* _About this exercise_:
Every line from the one holding "BIO Bílý pepř" through the last line of the records must be retyped exactly, and no other line or picture may appear in the copy.

* _Source information_:
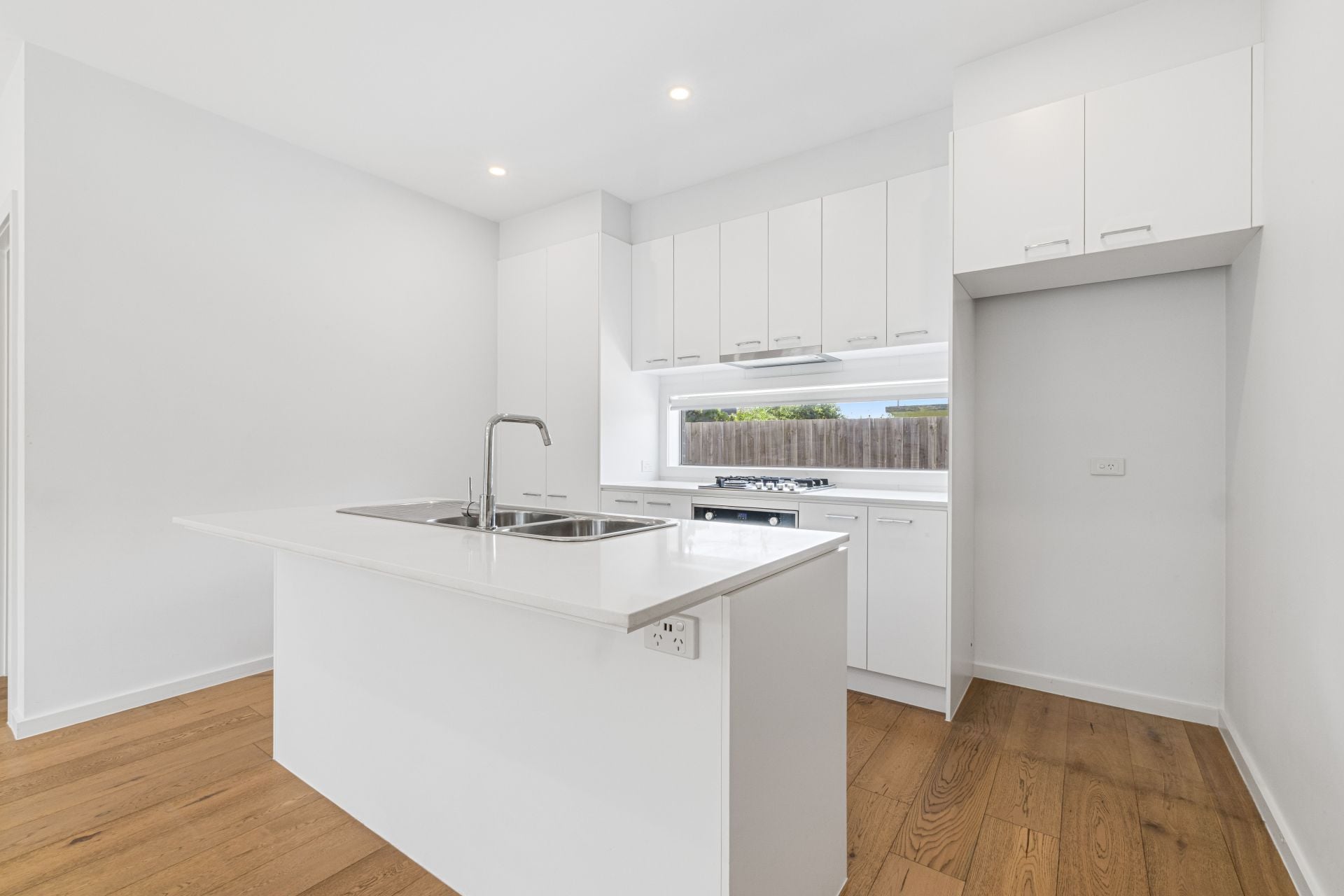A Convenient Location With Everything At Your Fingertips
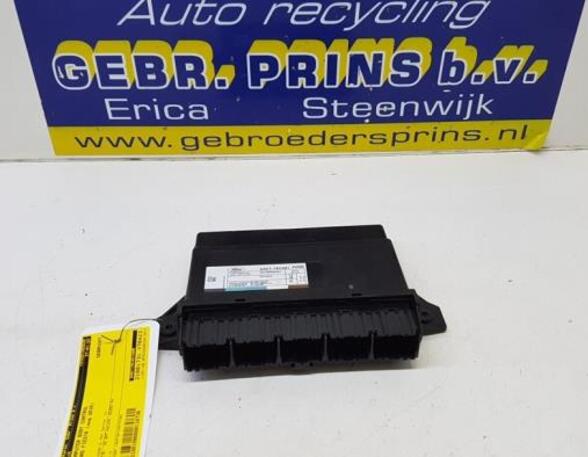 Control unit central electric (BCM) FORD FIESTA VI (CB1, CCN)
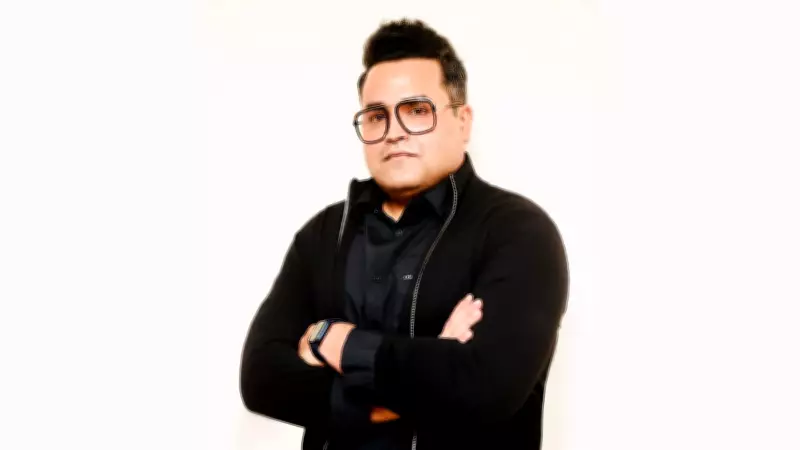 ICCPL Group Targets ₹400 Crore Valuation by FY27 Through Diversified Growth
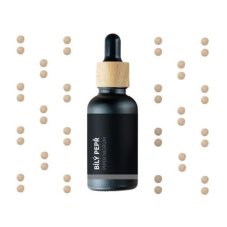 BIO Bílý pepř - 100% přírodní esenciální olej (10ml) - Pěstík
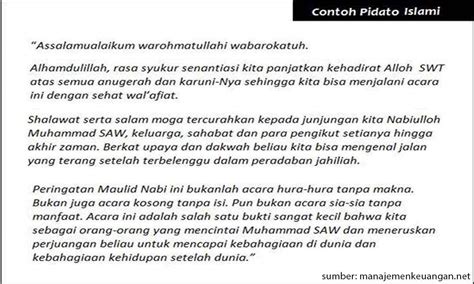 Apa kang diarani pidato sambutan  Bagi Anda yang baru akan menjadi pranatacara, harus tahu struktur teks pranatacara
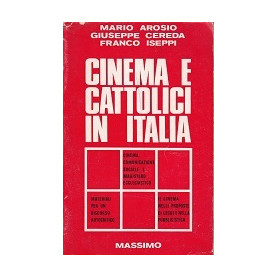 Cinema e cattolici in Italia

* _Written response_:
 BIO Bílý pepř - 100% přírodní esenciální olej (10ml) - Pěstík
 Apa kang diarani pidato sambutan  Bagi Anda yang baru akan menjadi pranatacara, harus tahu struktur teks pranatacara
 Cinema e cattolici in Italia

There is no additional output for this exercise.